Auf diese Weise wird unser Leben bunter und reichhaltiger, obwohl die Zeit selbst sich nicht verändert hat.

Die Antwort von Michael Ende über die Natur der Zeit ist also wohl: Zeit ist das, was sich in unserem Herzen immer von Neuem entfaltet und dabei immer neue Blüten treibt (das Bild von der goldenen Kuppel und dem Teich mit den Stundenblumen).

Die Natur der Zeit ist es, maximal unbeeindruckt von Wünschen und Sehnsüchten zu sein, weil sie weiß, dass unsere Träume und Lebensziele irgendwann in Vergessenheit geraten.
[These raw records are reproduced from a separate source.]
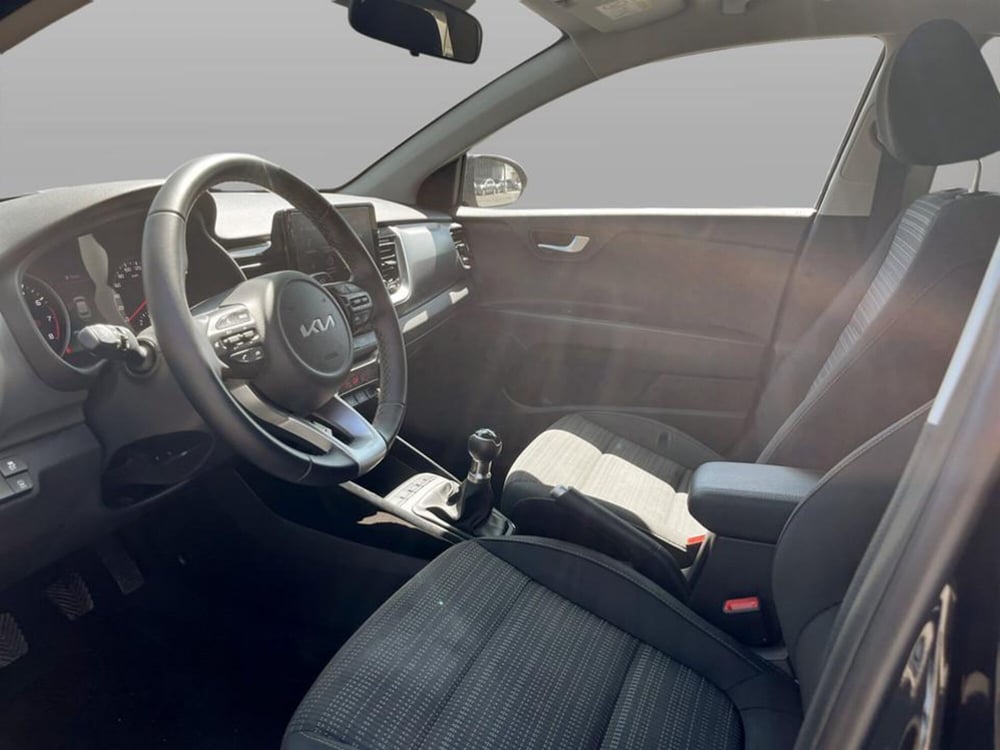 Kia Stonic usata a Verona (9)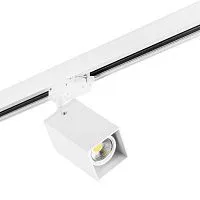 Трековый светильник Lightstar Rullo (594256+216336) A3T216336 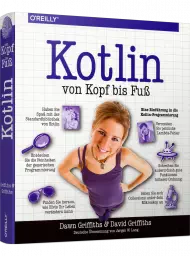 Kotlin von Kopf bis Fuß, ISBN: 978-3-96009-112-7, Best.Nr. OR-112, erschienen 08/2019, € 44,90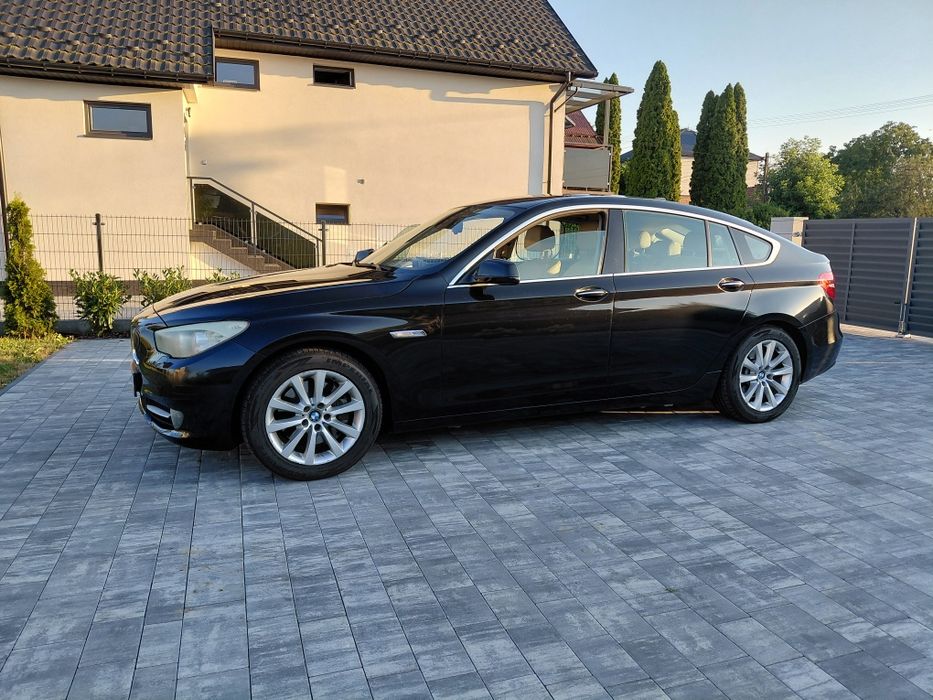 BMW 5GT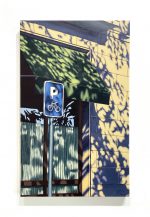 Parking by Monica Popham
Sie lässt sich weder erweichen noch bestechen.

Sie fließt und erlaubt Veränderungen, setzt aber umgekehrt auch Veränderungen voraus. Wahrgenommen werden kann sie nur von Wesen, die Information speichern können und damit Veränderungen erkennen, denn das fließende Jetzt ist unendlich kurz.

Zeit ist, was du auf der Uhr abliest.

Es gibt nur Jetzt = Ewigkeit.

Verg. u. Zuk. sind Konstrukte des Verstandes.